Ce dernier a décidé, il y a quatre ans, d’interdire à ses étudiants d’avoir recours au clavier pendant ses cours, lorsqu’il enseigne de façon magistrale. La situation est évidemment différente en laboratoire.
«Je devais faire la police et ça me dérangeait. Ce n’est pas vrai que les étudiants sont capables de se discipliner eux-mêmes», ajoute-t-il, conscient que ce règlement dérange. «C’est sûr que je n’achète pas la paix, contrairement à ce que font plusieurs enseignants.»
Étant aussi étudiant au doctorat, il se dit lui-même dérangé par des collègues de classe qui passent leur temps sur Facebook ou regardent des vidéos de chat sur YouTube pendant les cours.
Plusieurs étudiants partagent aussi ce point de vue. Selon l’enquête réalisée, 63 % de ceux qui ont été interrogés perçoivent de façon négative l’utilisation d’appareils mobiles en classe à des fins personnelles.
«Oui, ça me distrait, lance Andréanne Vézina, étudiante en orientation. Tant qu’à regarder le Facebook d’un autre, je me dis que je suis mieux de regarder le mien.»
De son côté, Jean-François Sénéchal, chargé de cours en philosophie, se qualifie plutôt comme un «professeur-utilisateur enthousiaste», puisqu’il se sert des téléphones cellulaires ou des ordinateurs pour interagir à l’occasion avec ses étudiants.

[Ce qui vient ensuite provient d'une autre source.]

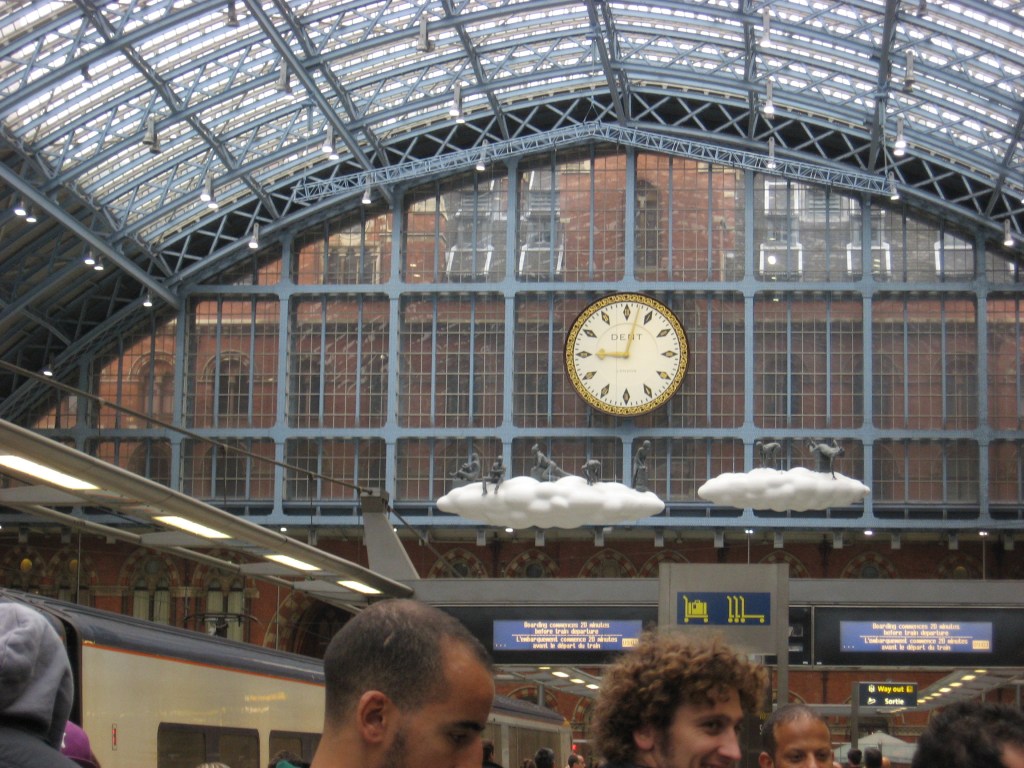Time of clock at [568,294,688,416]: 9:02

Mais M. Sénéchal reconnaît que la situation devient problématique lorsque l’utilisation de ces appareils en classe dérange. Il s’agit toutefois d’un «vieux problème», souligne-t-il. «Il y a toujours eu des étudiants qui ont besoin de s’évader pendant un cours. C’est un problème qui a été accentué par les nouvelles technologies.»
Pas de règlement en vue à l’Université Laval
Le groupe de travail mis sur pied par l’Université Laval ne recommande pas d’instaurer un règlement visant à encadrer l’utilisation des téléphones intelligents et autres appareils en classe.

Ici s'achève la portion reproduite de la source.